● TEXTE FOURNI
_ _ _ _ _
Des politiques en faveur du vélo sont menées depuis 2014 à Oullins, année où la municipalité a décidé de passer le centre-ville en zone 30. La maire précise :
« C’est aussi cette année là qu’on a mis en place les premiers « SAS vélo » (lire encadré) ainsi que les « tourne-à-droite cyclistes » dans la ville. »
À Oullins, ça roule comme à Grenoble
En 2019, c’est toute la ville qui est passée en zone 30.
Clotilde Pouzergue ne pense pas avoir la place de bâtir des pistes cyclables dans toute la ville, notamment sur les grands axes, alors elle prend exemple sur la ville de Grenoble.
Elle a même fait le voyage dans ce qui était, jusqu’en 2020, la plus grande ville dirigée par des écologistes.
Son but : pacifier le partage de la route par un abaissement général des limites de vitesse.
Au micro de Rue89Lyon, la maire décline les autres aspects de sa politique vélo : stages de “remise en selle” pour les adultes, ateliers d’initiation pour les enfants (avec l’association Janus) ou prime de 100 euros pour l’achat d’un vélo électrique. Plus récemment, elle fait voter une prime de 200 euros annuels pour les agents de la ville qui vont au travail à vélo.
« Le REV sur notre territoire ne nous fait pas rêver »
Clotilde Pouzergue -tout comme la Métropole- désire en sus tracer des voies cyclables sécurisées sur son territoire, notamment pour relier les villes avoisinantes ainsi que Lyon. C’est ce que promet le REV : le Réseau Express Vélo voté par la Métropole en janvier dernier. Pourtant la maire d’Oullins est loin de s’en réjouir.
Elle met en avant ses désaccords avec les projets portés par la Métropole écologiste sur son territoire :
“Le REV sur notre territoire ne nous fait pas rêver ».
Elle précise :
Il n’y a pas la place de faire passer le REV par la grande rue d’Oullins comme c’est prévu. Il est question de mettre les voitures en sens unique, ou de raccourcir les trottoirs, et ça, ça ne me va pas.”
Elle propose :
“Il serait envisageable d’utiliser une voirie qui passe par le vallon des hôpitaux et qui évite la grande rue d’Oullins. Mais ce n’est pas ce qui est prévu.”
_ _ _ _ _
● ACTIONS À RÉALISER
[A] Répondez à ces questions sur le texte fourni consacré à la politique vélo d'Oullins :
(i) En quelle année la municipalité a-t-elle passé le centre-ville en zone 30 ?
(ii) Quel est le montant de la prime pour l'achat d'un vélo électrique ?
(iii) Avec quelle association sont organisés les ateliers d'initiation pour les enfants ?
[B] D'après le texte fourni, pourquoi la maire d'Oullins prend-elle exemple sur Grenoble ? Répondez en une à trois phrases.

● EXTRAITS DE DONNÉES
_ _ _ _ _
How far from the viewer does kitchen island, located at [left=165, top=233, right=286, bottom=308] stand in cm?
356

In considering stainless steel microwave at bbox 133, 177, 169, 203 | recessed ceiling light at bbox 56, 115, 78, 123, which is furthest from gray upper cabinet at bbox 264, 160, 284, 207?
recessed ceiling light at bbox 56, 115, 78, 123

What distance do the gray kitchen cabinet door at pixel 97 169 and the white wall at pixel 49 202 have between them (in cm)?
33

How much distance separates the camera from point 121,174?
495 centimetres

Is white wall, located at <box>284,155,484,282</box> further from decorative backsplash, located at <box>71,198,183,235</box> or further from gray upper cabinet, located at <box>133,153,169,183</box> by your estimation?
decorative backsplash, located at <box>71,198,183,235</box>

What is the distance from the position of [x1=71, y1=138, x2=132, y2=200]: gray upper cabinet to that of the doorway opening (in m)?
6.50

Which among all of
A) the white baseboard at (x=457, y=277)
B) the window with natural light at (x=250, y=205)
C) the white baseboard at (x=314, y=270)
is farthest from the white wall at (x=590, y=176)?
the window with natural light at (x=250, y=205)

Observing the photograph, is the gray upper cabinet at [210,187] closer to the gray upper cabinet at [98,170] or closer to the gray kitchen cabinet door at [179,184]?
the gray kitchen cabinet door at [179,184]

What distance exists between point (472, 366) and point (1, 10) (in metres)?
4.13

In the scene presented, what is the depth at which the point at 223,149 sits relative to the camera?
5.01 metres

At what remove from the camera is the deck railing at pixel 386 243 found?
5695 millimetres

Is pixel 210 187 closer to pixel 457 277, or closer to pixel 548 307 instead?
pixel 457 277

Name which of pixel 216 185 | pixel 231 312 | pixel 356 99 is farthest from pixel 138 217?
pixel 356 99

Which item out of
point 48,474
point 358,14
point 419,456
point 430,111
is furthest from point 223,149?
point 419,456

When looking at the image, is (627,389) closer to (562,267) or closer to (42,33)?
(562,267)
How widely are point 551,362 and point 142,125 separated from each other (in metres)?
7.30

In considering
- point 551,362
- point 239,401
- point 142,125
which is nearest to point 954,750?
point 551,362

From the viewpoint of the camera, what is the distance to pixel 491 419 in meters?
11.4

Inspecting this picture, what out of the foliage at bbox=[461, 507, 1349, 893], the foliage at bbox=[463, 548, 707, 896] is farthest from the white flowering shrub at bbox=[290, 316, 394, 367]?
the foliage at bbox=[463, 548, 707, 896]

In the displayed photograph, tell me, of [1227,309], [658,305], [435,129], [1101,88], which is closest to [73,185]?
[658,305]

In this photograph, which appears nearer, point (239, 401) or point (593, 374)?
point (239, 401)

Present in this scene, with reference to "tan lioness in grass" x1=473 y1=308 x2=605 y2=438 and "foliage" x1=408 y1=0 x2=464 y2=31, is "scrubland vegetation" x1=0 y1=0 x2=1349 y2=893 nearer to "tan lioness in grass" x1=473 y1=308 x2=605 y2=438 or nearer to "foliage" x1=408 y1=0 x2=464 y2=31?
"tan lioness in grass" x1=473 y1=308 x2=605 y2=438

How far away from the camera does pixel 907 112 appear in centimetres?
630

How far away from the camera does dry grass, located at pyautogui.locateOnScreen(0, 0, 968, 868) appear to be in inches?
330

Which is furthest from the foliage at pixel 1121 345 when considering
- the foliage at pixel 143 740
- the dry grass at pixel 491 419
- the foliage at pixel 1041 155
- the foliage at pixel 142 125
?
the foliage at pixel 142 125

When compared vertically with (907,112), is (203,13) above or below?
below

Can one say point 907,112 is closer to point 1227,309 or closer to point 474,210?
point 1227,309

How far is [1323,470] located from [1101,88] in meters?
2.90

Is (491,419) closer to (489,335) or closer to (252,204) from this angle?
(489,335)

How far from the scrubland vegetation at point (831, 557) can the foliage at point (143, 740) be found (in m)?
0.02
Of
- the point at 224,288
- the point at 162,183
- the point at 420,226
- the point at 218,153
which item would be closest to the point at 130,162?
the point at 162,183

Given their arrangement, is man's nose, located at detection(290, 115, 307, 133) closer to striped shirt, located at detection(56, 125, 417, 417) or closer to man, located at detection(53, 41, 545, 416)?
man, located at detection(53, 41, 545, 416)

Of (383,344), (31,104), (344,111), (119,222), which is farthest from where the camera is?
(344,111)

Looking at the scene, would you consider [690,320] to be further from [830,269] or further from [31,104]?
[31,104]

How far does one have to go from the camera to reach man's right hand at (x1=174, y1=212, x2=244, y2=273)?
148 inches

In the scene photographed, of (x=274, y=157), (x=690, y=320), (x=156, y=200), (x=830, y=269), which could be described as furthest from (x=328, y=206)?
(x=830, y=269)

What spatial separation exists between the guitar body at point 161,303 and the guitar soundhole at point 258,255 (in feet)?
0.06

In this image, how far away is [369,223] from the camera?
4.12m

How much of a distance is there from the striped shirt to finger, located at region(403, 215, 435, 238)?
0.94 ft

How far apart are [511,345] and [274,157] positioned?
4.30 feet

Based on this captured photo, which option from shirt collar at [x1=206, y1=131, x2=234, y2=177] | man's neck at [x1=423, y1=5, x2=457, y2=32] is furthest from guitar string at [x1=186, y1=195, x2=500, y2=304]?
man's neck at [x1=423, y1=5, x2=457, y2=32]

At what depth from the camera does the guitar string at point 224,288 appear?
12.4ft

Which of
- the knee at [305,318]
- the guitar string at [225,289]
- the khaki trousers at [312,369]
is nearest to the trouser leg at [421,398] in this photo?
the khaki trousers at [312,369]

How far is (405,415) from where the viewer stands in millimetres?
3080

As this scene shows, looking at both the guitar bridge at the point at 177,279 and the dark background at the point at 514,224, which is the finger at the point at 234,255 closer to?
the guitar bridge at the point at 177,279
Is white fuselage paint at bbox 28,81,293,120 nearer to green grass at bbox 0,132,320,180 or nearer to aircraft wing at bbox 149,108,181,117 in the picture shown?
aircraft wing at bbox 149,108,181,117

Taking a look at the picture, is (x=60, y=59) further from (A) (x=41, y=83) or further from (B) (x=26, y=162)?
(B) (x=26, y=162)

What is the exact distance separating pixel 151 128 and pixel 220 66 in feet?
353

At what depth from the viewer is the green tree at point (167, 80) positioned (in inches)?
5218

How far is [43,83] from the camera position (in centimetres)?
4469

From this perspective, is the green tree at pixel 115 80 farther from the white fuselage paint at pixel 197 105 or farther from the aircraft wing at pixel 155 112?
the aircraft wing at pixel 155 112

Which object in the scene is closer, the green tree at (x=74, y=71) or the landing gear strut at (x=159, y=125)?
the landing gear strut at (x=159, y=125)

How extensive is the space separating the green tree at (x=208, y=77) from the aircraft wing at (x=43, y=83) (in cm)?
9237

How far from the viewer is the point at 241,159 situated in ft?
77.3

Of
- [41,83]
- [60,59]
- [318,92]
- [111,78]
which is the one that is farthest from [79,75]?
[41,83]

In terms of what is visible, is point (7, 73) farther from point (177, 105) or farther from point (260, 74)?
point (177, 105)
_ _ _ _ _
● TÂCHES CORRIGÉES
[A]
(i) En 2014.
(ii) 100 euros.
(iii) L'association Janus.

[B] Clotilde Pouzergue ne pense pas avoir la place de bâtir des pistes cyclables dans toute la ville, notamment sur les grands axes. Elle s'inspire donc de Grenoble pour pacifier le partage de la route par un abaissement général des limites de vitesse.